MOSTLA II : Younolovebunny
Daniel Johnston, R. L. Burnside, Jeffrey Lewis, Phil Elvrum, Jonathan Richman, c'est à cette famille des songwriters doux-dingues à l'hypéractivité obsessionnelle, innocente et lo-fi qu'appartient Claus Frøhlich. Claus Frøhlich est Younolovebunny : un artiste multi-instrumentiste, à moitié anthropologue - il s'est arrêté en cours d'études.
Claus est né en 1982 et a grandi dans une ferme dans le sud du Danemark, à la campagne en banlieue d'une petite ville, entouré de vaches, de tracteurs, de chevaux, de chasseurs et d'élevages de porcs. il préfère sensiblement la musique aux travaux de la ferme. Aujourd'hui, il vit à Copenhague.
Quand il a eu besoin d'un nom de groupe, il choisit le nom de ce jeu vidéo, Younolovebunny. C'est aussi ce que rétorquent les prostituées thaïlandaises aux hommes qui rejettent leurs avances : YOU NO LOVE BUNNY.
Younolovebunny a composé et enregistré plus de 700 chansons, et bricolé une quarantaine d'albums - dont un album de 200 chansons - semi diffusés sous le manteau, sans calculs. Quand un ami lui demande son dernier album, il préfère enregistrer un nouveau disque : plus simple, plus logique, plus fun. Ou comment développer sa carrière à l'envers, sans s'en faire. Si Claus était né à Seattle, il aurait probablement une longue discographie sur des labels indépendants établis, et/où mythiques. Mais Claus a grandi dans une ferme, et, au lieu de dorer sa pilule aux Bahamas, il travaille pour la seule chaine de télévision pour personnes handicapées au monde. Un fragment de pop culture underground américaine en direct live d'une ferme d'élevage porcin danoise.

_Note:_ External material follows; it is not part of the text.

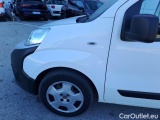  Fiat  Fiorino FIAT  / 2016 / 4P / VETT. FURGONATA 1.3 MULTIJET 95 CV E6D-FINAL SX #73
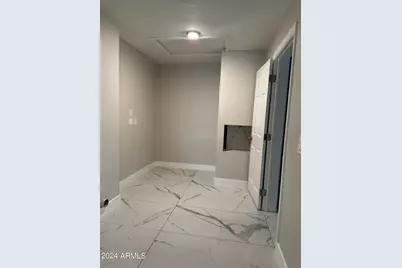 122 N Sunaire --, Mesa, AZ 85205 - Photo 28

Chez Almost Musique, on est tombé sur Younolovebunny en toute sérendipité, sur l'internet : une nuit d'errance, sur le site du label anglais Fat Cat Records (Animal Collective, Sigur Ros), on enchaine les écoutes. Fat Cat avait sélectionné le lapin pour sa compilation annuelle de démo en 2011 (http://demo.fat-cat.co.uk/). Un morceau, une tonne de vidéos bootleg louches et quelques investigations nous conduisent à la conclusion que le petit génie est passé entre les mailles de tous les filets pour demeurer l'heureux et anonyme auteur d'une discographie pléthorique et merveilleuse encore inédite au sens industriel du terme. Claus nous envoie ses 700 morceaux, on s'y plonge, on écume des jours entiers la curieuse oeuvre du Danois. On y entend l'esprit K records (Beat Happening, Microphones/Mt. Eerie), du grunge (The Breeders meet Nirvana à poil et poli), de la bidouille analogique, des morceaux de Modern Lovers, de l'indie folk simple et sensible et sombre, des impressions encore indécryptées qui font toutes appel à une sorte de rapport avec les années 90's, de la pop hautement psychédélique, du presque punk, du complètement lo-fi, une espèce de comédie musicale et "un album qui change le monde" ("Albummet Der Aendrede Verden") et ensuite le monde a changé.
Une quintessence générationnelle enregistrée sur 4 pistes-cassette comme en 1992. Un OVNI déconnecté de la production de masse, anti-autoroute, ré-édité avant d'avoir été édité.